Exercise objective
Copy verbatim the portion of the listing below that begins with the line containing "Among the white" and ends with the line containing "the window at the point at 95,109 <", including both of those lines. Leave out the pictures.

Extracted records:

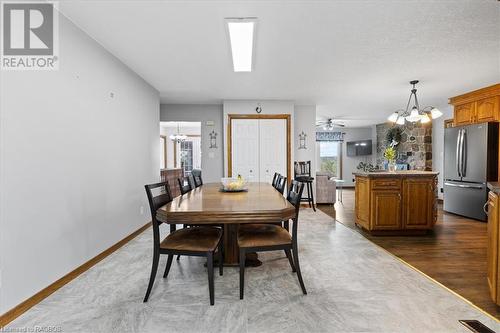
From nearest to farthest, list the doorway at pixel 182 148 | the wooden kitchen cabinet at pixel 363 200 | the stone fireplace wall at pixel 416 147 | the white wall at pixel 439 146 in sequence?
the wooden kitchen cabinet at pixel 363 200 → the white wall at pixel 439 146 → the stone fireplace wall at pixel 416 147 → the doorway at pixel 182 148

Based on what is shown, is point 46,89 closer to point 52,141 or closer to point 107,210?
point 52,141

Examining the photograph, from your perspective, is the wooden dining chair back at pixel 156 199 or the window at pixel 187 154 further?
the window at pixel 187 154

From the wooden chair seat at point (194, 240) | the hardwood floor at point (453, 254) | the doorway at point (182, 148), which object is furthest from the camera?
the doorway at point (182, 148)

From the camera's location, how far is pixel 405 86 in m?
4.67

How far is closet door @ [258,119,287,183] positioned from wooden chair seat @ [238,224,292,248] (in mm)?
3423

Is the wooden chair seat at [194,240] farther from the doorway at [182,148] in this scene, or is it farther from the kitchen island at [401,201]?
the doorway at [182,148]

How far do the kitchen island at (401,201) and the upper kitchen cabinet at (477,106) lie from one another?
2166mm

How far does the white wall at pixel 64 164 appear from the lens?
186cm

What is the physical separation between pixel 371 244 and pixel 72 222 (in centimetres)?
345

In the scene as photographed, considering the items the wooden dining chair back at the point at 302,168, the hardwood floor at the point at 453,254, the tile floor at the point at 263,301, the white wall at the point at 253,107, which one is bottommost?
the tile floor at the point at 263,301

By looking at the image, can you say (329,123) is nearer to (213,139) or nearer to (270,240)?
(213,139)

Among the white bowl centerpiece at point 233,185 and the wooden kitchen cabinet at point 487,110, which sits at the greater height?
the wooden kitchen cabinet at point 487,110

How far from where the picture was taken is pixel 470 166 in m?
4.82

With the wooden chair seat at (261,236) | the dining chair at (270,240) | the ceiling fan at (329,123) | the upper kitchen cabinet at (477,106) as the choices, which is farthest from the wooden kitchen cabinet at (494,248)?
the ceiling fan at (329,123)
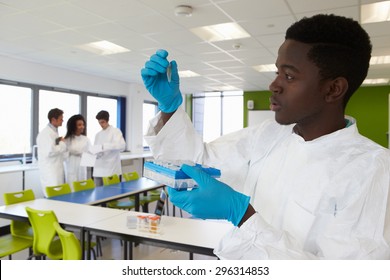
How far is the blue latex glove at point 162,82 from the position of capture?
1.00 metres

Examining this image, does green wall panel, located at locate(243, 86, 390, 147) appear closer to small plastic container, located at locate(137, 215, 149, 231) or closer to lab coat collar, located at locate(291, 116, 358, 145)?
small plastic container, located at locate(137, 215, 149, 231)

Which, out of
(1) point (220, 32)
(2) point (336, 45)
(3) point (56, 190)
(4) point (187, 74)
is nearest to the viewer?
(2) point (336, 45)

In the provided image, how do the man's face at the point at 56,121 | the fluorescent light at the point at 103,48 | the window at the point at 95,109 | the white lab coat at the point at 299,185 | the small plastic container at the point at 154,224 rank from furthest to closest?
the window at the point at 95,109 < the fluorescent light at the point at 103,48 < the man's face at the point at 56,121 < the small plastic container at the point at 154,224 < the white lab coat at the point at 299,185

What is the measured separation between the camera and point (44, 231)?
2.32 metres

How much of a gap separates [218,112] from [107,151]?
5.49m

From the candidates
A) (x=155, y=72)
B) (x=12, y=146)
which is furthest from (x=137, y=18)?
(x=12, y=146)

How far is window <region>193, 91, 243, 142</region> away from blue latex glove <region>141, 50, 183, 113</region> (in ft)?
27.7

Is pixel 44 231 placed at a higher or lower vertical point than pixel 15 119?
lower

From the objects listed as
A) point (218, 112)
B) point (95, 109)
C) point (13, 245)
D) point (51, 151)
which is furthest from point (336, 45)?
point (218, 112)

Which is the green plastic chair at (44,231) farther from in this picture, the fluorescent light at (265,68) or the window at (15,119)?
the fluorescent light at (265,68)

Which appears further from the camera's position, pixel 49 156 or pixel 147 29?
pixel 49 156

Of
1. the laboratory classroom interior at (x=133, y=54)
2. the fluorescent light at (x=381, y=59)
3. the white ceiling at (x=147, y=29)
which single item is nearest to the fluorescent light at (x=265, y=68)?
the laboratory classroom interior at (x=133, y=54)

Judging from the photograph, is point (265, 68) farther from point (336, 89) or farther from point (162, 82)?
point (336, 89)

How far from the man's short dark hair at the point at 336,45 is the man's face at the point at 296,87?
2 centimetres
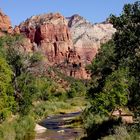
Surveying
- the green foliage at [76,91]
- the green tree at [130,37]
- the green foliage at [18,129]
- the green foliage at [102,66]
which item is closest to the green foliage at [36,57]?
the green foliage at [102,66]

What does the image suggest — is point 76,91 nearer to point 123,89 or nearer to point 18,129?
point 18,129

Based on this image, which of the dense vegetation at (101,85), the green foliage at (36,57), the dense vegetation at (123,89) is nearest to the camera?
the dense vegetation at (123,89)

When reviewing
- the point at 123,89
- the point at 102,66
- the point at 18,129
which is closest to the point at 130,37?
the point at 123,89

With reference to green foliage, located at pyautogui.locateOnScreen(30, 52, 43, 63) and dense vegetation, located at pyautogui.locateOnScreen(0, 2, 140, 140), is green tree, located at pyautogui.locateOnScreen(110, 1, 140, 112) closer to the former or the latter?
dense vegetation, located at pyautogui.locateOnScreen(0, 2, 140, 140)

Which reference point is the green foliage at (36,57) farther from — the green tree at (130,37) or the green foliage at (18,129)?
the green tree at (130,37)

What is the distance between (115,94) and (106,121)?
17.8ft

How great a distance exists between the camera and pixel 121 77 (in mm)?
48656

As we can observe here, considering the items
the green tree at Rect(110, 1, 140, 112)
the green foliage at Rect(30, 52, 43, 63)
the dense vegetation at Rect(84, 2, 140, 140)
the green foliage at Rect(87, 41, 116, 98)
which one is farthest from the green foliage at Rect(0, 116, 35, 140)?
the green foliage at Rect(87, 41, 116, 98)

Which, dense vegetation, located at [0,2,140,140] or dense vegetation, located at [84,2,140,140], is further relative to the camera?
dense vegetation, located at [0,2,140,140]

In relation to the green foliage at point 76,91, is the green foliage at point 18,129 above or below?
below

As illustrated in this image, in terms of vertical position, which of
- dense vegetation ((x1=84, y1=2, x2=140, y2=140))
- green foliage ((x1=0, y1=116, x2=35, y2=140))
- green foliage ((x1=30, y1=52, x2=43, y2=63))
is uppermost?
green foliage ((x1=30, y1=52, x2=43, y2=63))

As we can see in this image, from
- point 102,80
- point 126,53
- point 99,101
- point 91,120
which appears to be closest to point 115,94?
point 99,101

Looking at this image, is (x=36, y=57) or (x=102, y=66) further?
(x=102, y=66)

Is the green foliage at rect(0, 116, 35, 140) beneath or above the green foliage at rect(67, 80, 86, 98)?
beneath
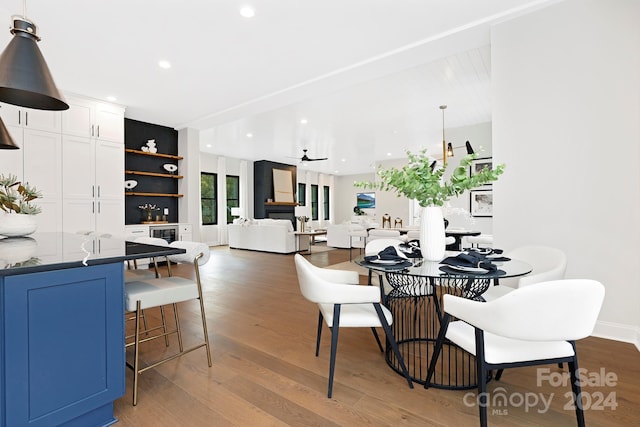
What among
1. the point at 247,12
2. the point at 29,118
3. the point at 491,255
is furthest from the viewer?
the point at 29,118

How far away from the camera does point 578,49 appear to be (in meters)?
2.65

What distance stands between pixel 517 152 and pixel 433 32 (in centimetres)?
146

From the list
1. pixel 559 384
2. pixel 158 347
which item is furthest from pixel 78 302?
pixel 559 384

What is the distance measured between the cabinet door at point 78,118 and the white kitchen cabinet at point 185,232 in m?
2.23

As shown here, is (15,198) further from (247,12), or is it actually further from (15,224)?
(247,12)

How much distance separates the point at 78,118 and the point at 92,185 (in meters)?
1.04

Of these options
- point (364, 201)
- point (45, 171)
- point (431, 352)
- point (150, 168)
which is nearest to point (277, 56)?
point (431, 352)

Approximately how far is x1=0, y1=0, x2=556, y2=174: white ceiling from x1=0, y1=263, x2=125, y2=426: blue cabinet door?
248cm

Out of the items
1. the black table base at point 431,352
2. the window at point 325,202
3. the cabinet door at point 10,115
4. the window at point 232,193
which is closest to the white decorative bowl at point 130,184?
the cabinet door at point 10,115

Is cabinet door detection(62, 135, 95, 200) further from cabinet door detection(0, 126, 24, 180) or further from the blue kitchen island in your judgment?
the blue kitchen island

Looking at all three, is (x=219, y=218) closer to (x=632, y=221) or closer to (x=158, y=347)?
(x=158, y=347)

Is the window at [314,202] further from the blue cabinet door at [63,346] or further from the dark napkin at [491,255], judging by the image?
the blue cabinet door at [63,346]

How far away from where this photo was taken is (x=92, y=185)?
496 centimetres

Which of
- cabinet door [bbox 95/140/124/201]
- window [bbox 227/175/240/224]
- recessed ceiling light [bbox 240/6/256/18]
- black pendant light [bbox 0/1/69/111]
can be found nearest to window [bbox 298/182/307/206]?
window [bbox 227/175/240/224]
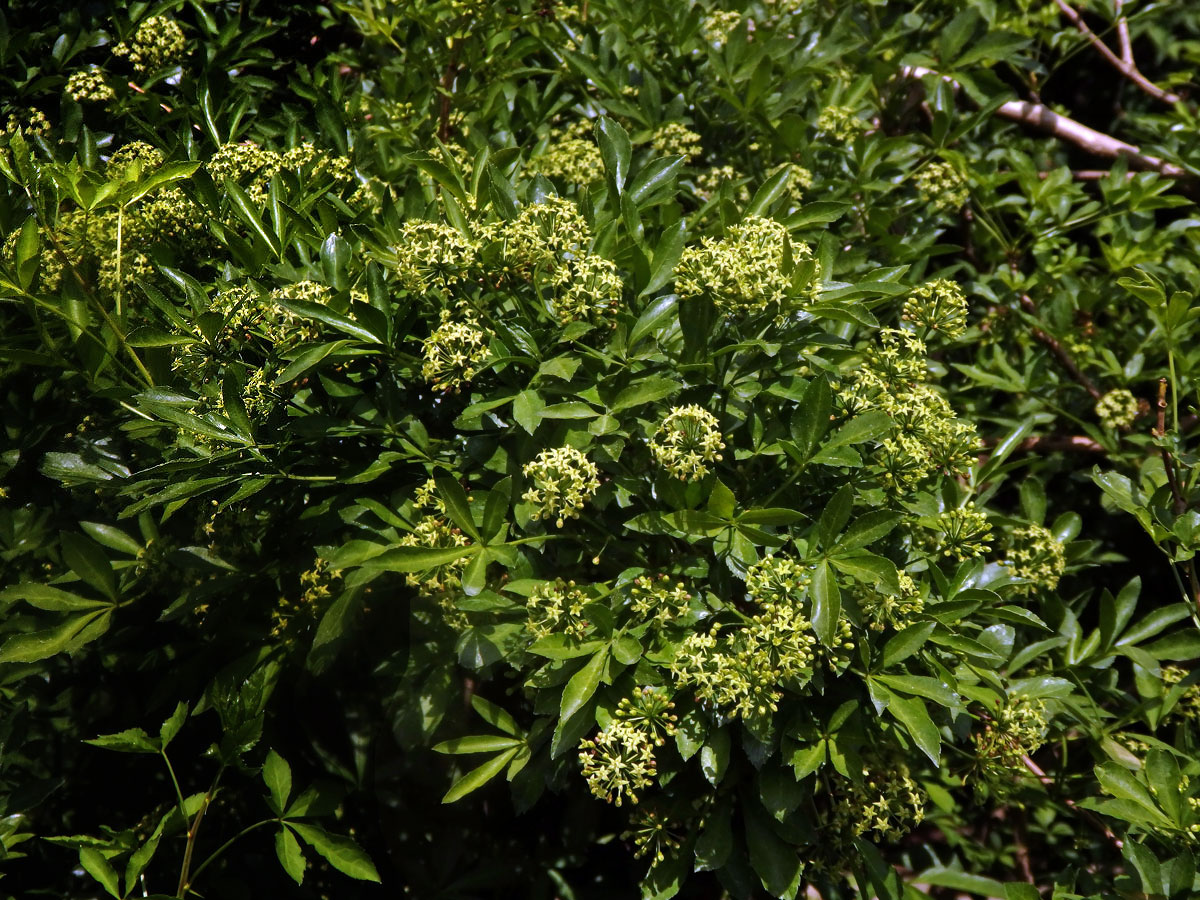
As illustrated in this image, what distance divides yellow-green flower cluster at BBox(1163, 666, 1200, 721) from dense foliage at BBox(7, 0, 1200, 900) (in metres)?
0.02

Written reply
Among the white bowl centerpiece at point 233,185 and the wooden kitchen cabinet at point 487,110, which sits at the greater height?
the wooden kitchen cabinet at point 487,110

How far from where the picture was taken is pixel 470 166 in m?
4.82

With the wooden chair seat at (261,236) | the dining chair at (270,240) | the ceiling fan at (329,123) | the upper kitchen cabinet at (477,106) as the choices, which is farthest from the wooden kitchen cabinet at (494,248)?
the ceiling fan at (329,123)
How far is the blue latex glove at point 162,82 from the position of capture?
1.00 metres

Examining this image, does green wall panel, located at locate(243, 86, 390, 147) appear closer to small plastic container, located at locate(137, 215, 149, 231) or closer to lab coat collar, located at locate(291, 116, 358, 145)?
small plastic container, located at locate(137, 215, 149, 231)

Which, out of
(1) point (220, 32)
(2) point (336, 45)
(3) point (56, 190)
(4) point (187, 74)
is nearest to the viewer?
(2) point (336, 45)

In the provided image, how do the man's face at the point at 56,121 | the fluorescent light at the point at 103,48 | the window at the point at 95,109 | the white lab coat at the point at 299,185 | the small plastic container at the point at 154,224 rank from furthest to closest?
the window at the point at 95,109 < the fluorescent light at the point at 103,48 < the man's face at the point at 56,121 < the small plastic container at the point at 154,224 < the white lab coat at the point at 299,185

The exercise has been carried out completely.